● **PROBLEMS TO WORK ON**:
a – What ordering cost does the inventory question give for the bird feeders?
b – Please continue the inventory question from the point where it stops.

● **DOCUMENT SECTION**:
Question

1: A museum of natural history opened a gifl shop which operates 52 weeks per year. managing invertories has become a problem.Top-selling SKU is a bird feeder. sale are 18 uits per week, the supplier charges $60 per unit. Ordering cost is $45. annual holding cost 25 percernt of a feeder's value. management chose a 390-unit lot size

what is the annual cycle-inventory cost of the current policy of using a 390-unit lot size?

would a lot size of 468 be better?

2 : For the bird feeders in Example 1, calculate the EOQ and its total annual cycle-inventory cost. how frequently will orders be placed if the EOQ is used?

3: suppose that you are reviewing the inventory policies on an $80 item stocked at a hardware store. the current policy is to repleish inventory by ordering in lots of360 units. additional information is:

D= 60 units per week, or 3,120 units per year

S=$30 per oder

H= 20% of selling price, or $20 per unit per year

what is the EOQ?

What is the total annual cost of the current policy( Q=360), and how does it compare with the cost with using the EOQ?

● **Saved data entries**:
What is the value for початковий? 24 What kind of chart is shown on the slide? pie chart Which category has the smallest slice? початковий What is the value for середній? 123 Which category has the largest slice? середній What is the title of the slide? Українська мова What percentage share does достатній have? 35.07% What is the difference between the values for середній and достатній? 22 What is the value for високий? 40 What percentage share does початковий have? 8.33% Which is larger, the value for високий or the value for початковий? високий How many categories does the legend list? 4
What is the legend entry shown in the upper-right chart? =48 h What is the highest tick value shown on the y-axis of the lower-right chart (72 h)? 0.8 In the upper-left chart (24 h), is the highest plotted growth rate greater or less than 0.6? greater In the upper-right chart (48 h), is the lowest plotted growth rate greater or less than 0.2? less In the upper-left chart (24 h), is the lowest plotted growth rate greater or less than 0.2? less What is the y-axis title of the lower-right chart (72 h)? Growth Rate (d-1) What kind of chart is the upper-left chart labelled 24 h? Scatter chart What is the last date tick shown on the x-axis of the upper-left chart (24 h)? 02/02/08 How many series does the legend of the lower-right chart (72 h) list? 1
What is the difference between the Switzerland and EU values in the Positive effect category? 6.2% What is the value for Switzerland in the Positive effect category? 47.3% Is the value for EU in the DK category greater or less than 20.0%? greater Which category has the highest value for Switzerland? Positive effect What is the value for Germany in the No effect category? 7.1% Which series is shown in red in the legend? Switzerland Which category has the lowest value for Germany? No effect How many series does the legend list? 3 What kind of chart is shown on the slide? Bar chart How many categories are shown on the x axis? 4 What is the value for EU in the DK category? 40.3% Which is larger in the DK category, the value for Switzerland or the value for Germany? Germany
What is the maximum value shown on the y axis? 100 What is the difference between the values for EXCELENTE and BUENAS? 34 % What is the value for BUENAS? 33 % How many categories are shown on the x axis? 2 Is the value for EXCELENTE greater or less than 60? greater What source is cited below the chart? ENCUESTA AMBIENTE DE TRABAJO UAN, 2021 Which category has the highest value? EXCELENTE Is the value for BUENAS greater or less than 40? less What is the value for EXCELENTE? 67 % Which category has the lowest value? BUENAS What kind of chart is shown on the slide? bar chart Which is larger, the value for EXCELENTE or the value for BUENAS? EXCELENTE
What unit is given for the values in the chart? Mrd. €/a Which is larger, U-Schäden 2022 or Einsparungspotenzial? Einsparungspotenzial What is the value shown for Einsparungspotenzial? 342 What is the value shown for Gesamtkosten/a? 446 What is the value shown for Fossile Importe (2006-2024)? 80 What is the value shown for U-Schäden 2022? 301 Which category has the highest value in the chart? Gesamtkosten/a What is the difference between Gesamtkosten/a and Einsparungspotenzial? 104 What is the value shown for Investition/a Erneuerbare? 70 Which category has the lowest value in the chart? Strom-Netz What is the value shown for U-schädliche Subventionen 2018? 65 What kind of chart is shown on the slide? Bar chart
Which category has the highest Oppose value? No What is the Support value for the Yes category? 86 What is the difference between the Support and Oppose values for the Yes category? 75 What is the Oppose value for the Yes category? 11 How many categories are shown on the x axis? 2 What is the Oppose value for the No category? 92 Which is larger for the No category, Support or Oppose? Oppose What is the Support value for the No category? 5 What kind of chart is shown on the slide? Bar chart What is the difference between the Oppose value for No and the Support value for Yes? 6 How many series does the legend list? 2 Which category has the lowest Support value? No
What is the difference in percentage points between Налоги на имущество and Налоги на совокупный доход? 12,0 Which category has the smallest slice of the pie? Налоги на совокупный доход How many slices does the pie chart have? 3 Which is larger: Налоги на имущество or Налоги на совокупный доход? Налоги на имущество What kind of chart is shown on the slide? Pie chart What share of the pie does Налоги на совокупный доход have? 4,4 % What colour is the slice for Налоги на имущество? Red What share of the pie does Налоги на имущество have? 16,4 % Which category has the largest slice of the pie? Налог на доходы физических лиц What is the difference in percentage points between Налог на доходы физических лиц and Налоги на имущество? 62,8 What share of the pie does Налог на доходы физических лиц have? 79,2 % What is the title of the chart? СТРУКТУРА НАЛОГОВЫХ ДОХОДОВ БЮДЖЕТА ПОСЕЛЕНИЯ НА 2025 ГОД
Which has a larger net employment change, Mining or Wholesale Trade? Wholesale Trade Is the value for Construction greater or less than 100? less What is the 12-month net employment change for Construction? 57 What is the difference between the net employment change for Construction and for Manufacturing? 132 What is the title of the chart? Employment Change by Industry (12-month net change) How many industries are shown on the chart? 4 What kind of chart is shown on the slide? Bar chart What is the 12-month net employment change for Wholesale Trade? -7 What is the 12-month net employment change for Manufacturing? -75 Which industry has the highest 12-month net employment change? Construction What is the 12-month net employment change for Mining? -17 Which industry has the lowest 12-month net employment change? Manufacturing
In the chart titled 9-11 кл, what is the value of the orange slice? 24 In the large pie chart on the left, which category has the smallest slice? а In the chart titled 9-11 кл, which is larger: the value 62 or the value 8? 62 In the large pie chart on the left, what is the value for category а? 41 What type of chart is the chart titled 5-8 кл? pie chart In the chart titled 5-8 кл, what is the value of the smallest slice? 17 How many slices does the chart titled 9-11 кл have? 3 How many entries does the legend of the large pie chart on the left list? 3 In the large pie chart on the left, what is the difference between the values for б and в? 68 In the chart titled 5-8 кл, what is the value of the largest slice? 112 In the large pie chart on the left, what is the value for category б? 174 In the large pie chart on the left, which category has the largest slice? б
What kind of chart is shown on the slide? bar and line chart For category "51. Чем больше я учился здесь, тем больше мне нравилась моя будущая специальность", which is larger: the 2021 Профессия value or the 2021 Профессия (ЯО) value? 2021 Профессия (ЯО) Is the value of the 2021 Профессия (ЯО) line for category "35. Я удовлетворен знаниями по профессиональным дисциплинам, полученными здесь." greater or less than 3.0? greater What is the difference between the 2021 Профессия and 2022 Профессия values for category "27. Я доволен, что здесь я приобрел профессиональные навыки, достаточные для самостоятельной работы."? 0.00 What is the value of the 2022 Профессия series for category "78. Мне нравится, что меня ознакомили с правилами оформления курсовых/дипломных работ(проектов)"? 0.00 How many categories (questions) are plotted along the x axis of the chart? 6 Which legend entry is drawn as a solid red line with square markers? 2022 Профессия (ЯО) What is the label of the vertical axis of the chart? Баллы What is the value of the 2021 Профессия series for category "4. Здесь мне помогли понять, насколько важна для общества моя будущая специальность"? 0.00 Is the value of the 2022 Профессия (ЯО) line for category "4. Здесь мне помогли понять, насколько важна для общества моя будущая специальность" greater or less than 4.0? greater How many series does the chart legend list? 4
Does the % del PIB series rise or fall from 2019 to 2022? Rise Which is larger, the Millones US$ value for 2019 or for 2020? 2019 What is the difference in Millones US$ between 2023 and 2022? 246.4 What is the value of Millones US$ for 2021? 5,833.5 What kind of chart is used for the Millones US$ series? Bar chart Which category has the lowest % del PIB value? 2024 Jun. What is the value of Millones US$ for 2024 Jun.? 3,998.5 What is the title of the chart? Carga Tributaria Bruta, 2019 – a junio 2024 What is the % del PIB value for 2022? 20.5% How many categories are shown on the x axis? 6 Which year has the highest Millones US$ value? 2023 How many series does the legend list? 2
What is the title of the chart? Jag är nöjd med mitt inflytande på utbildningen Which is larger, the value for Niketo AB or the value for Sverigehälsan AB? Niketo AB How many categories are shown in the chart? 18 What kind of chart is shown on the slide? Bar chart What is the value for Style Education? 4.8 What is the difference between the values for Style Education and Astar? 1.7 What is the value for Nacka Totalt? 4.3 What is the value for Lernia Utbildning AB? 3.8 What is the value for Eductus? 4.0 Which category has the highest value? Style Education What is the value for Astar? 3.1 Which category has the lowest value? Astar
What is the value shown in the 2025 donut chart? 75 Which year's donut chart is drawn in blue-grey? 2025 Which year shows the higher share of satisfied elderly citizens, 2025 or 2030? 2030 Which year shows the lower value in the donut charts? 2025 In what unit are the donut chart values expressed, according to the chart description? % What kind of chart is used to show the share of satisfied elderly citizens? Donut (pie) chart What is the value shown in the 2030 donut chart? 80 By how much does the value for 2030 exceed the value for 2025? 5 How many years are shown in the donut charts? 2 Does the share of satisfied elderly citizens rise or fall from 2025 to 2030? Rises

● **TASK-BY-TASK ANSWERS**:
a – $45.

b –
4: A company buys re-writable DVDs ( 10 disks/ box) from a large mail- order distibutor

the company uses approximately 5,000 boxes/ year at a fairly constant rate

the distributor offers the followig quantity discount schedule:

* if < 500 boxes are ordered, then cost =10/ box

* if > 500 but < 800 boxes are ordered, then cost = $ 9.50

* if > 800 boxes are ordered, then cost = $9.25

fixed cost of purchasing = $25,and the cost of capital = 12% per year. there is no storage cost.

5: The on-hand inventory is only 10 units, and the reorder point R is 100. there are no backorders but there is one open order for @00 units. should a new order be placed?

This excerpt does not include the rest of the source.